PROBLEM REQUIREMENTS: Please pull out each line of the items below that contains the word "ridge", copying each line in full. Matching is case-sensitive.

EXERCISE INPUTS:
....................

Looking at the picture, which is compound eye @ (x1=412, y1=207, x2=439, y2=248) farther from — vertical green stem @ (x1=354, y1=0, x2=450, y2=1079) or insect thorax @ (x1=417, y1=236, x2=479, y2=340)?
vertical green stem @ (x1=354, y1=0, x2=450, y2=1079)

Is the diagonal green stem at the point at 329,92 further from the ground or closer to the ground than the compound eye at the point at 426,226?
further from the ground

....................

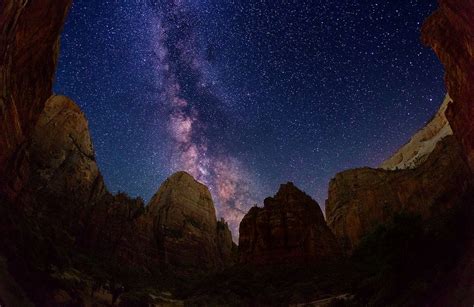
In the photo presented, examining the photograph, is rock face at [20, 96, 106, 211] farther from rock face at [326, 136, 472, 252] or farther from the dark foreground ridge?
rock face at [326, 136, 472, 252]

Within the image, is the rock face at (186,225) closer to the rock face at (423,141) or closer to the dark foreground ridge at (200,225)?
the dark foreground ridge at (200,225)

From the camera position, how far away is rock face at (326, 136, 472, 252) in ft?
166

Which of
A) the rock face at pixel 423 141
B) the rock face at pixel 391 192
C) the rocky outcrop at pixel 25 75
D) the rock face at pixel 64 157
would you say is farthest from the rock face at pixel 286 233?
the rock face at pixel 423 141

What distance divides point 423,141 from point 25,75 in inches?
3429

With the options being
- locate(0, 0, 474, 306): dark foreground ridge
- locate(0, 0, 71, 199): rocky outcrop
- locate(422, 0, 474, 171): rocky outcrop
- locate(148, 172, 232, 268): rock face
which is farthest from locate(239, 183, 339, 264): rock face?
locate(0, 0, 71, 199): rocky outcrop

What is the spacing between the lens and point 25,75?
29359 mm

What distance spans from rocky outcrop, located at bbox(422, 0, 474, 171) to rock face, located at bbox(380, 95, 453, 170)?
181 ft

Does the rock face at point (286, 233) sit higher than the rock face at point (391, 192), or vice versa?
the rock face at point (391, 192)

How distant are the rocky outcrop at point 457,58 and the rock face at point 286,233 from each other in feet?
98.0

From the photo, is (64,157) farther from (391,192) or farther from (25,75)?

....................

TASK OUTPUT:
In the photo presented, examining the photograph, is rock face at [20, 96, 106, 211] farther from rock face at [326, 136, 472, 252] or farther from the dark foreground ridge?
Within the image, is the rock face at (186,225) closer to the rock face at (423,141) or closer to the dark foreground ridge at (200,225)?
the dark foreground ridge at (200,225)
- locate(0, 0, 474, 306): dark foreground ridge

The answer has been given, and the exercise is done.